Miller echoed that point, saying Rangel should be given time to get a verdict on the broader investigation. “He’s entitled to have that investigation completed,” Miller said. “That may make me uncomfortable, or other Members uncomfortable, but at some point, and I realize this is a political system, so it’s not the perfect justice system, but you have to kind of do the best you can within those confines.”

But some rank-and-file Democrats were already calling Friday for Rangel’s ouster. Two others, freshman Reps. Jim Himes (Conn.) and Ann Kirkpatrick (Ariz.), confirmed Friday that they will return campaign contributions that they have received from Rangel.

“I admire Mr. Rangel for his decades of leadership on civil rights and his service in the armed forces and in Congress. But as elected officials, we must live up to the highest ethical standards,” Himes said in a statement announcing the decision.

House Democratic leadership aides, meanwhile, started talking about how to parry an expected privileged resolution from Republicans demanding the New York Democrat surrender his chairmanship.

The House last voted on such a measure back in October, after Rangel amended his personal financial disclosure forms to include more than $500,000 in assets that he had previously failed to report. The vote marked the first time since House Republicans started forcing lawmakers to go on the record over Rangel’s gavel that any Democrats — Mississippi Reps. Gene Taylor and now-Republican Parker Griffith (Ala.) in the October vote — broke ranks to support the call for him to step aside.
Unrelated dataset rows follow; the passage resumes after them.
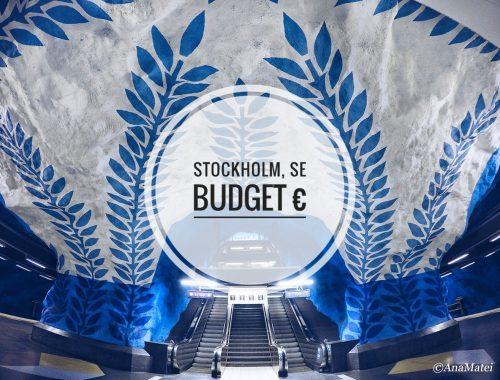 Stockholm Travel Budget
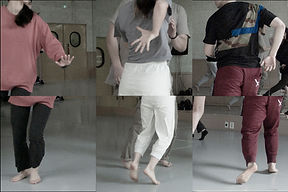 서울문화재단홍보이미지4_인스타분하
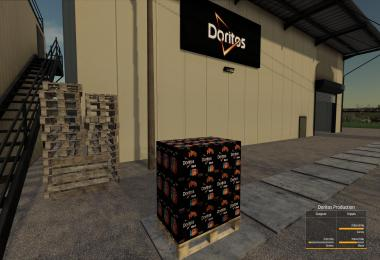 Doritos Factory v1.0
In part to ensure more didn’t join them, Democratic leaders moved to refer the measure to the ethics committee, instead of simply tabling it as they had done on previous resolutions aimed at Rangel.

The aim if Republicans try again is to perform similar procedural jujitsu. “You want to give people something to vote for,” without actually punishing Rangel further, one senior Democratic aide said.

Miller acknowledged that it would “probably” be easier politically for Democrats if Rangel stepped down, but he said that it’s not that simple. “Sometimes in politics you have to do difficult things. I can make a case that he should step down, but I can also make a case that he’s entitled, as we say in America, to his day in court.”

And other Democrats called the ethics committee’s decision unfair to Rangel, or too minor a wrist-slap to merit his removal as the tax-writing chairman. “I think people are fair,” said Rep. Chris Van Hollen (Md.), who is charged with looking out for vulnerable Democrats as Assistant to the Speaker and Democratic Congressional Campaign Committee chairman. “This one, clearly, they found no knowing violation and there was a bipartisan decision. They didn’t recommend any further action beyond what he has now said he will do, which is pay for the trip.”